The Built to Sell Founder’s Scorecard
Enough theory. Let’s make this practical. Here’s a scorecard you can run through to see if you’ve built an asset or just a founder-dependent treadmill.
Area | Diagnostic Question | Red Flag (0 pts) | Work in Progress (1 pt) | Healthy (2 pts) |
---|---|---|---|---|
Offer | Is your service/product standardized? | Everything is custom, every client is unique | Some repeatable elements, but lots of exceptions | Clear, defined package that’s delivered the same way every time |
Process | Can someone else deliver without you? | You’re the only one who knows how things get done | Docs exist, but still lots of tribal knowledge | Clear SOPs, playbooks, and training that anyone can follow |
Sales | Who closes deals? | Only you | You and one other | Dedicated sales process/team independent of founder |
Revenue Mix | How predictable is revenue? | Purely project-based, starts at $0 every month | Some recurring/repeat work | High % of recurring/subscription contracts |
Positioning | How broad is your market offering? | “We do everything for anyone” | Narrowing, but still lots of one-offs | Clear niche, laser-focused positioning |
Pipeline | Where do leads come from? | Your personal network | Mix of referrals and ad hoc marketing | Repeatable, measurable lead gen engine |
Dependency | What happens if you step away for 3 months? | The company dies | Things limp along, revenue drops | Business continues to operate smoothly |
Valuation Signal | Would a buyer pay for this today? | No (it’s a job, not a business) | Maybe, but risky | Yes (it’s a transferable, de-risked asset) |
Scoring:
- 0-5: You’ve built yourself a nice treadmill.
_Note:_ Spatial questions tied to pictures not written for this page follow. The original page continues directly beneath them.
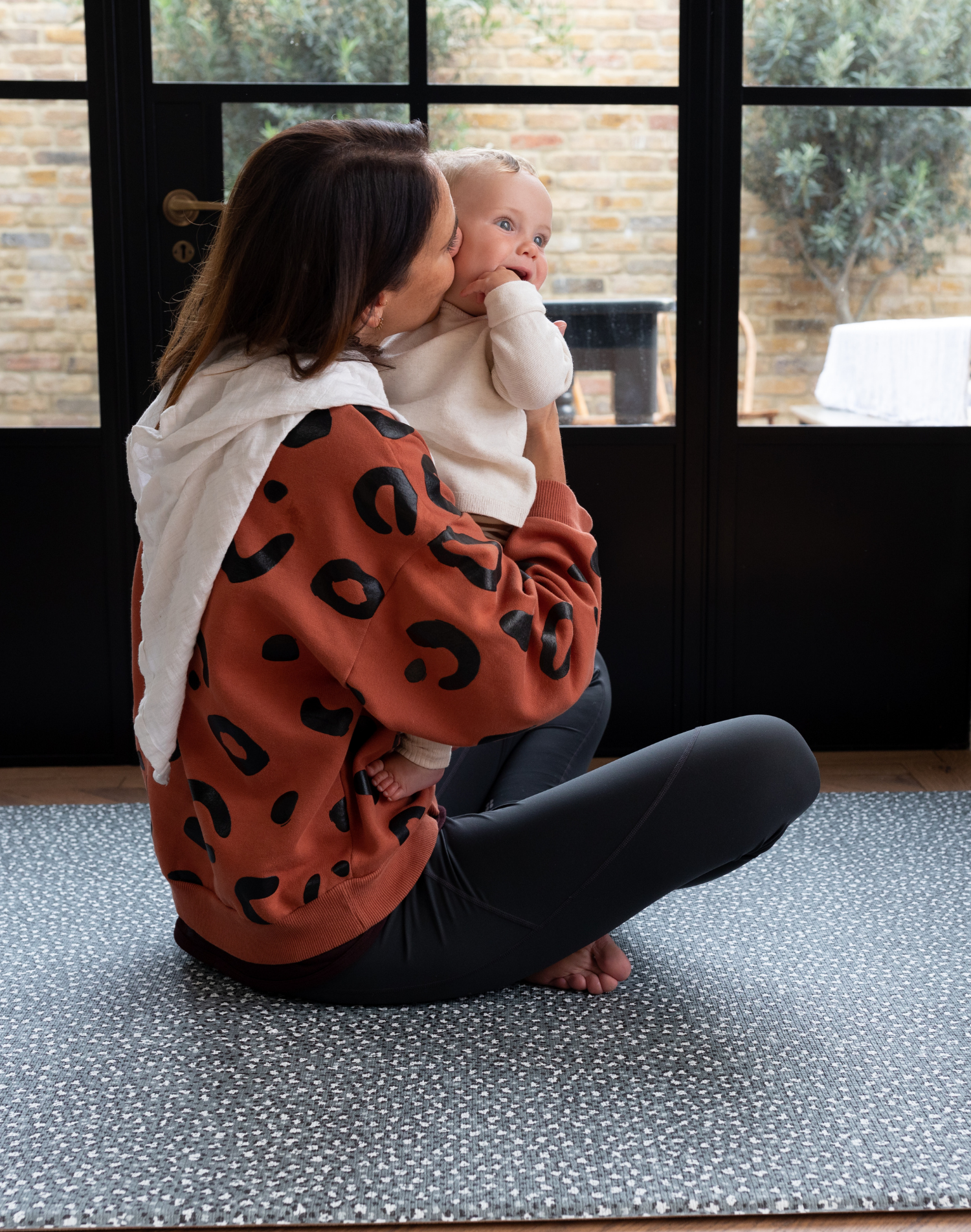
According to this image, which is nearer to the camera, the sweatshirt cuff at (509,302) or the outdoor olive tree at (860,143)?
the sweatshirt cuff at (509,302)

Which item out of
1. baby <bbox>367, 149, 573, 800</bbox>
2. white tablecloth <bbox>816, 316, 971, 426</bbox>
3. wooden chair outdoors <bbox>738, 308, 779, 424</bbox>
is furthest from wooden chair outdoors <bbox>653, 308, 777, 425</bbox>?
baby <bbox>367, 149, 573, 800</bbox>

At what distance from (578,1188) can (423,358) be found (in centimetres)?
89

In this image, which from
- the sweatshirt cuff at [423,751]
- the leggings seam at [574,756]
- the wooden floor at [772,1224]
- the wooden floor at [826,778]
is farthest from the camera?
the wooden floor at [826,778]

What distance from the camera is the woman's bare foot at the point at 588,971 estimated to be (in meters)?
1.45

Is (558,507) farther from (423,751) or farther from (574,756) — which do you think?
(574,756)

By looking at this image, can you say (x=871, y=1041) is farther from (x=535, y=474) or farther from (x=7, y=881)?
(x=7, y=881)

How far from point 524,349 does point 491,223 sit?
0.66 feet

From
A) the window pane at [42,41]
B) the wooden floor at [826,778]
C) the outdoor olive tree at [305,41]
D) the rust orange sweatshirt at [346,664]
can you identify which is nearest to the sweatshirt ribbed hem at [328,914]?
the rust orange sweatshirt at [346,664]

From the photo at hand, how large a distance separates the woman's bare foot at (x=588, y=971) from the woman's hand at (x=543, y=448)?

It pays, but it’s not sellable.
- 6-11: You’re in “transitional” territory. Some assets are there, but you’re still founder-dependent.
- 12-16: Congrats, you’ve built an actual business, not just a hustle. Buyers would care.
The Punchline
The trick isn’t getting a perfect score tomorrow. It’s picking one or two of those red flags and systematically fixing them. Turn custom work into packages. Write down the process. Teach someone else to sell. Each step makes the business less you and more itself.
Because the real test of Built to Sell isn’t whether you exit. It’s whether the thing you built can survive without you constantly duct-taping it together.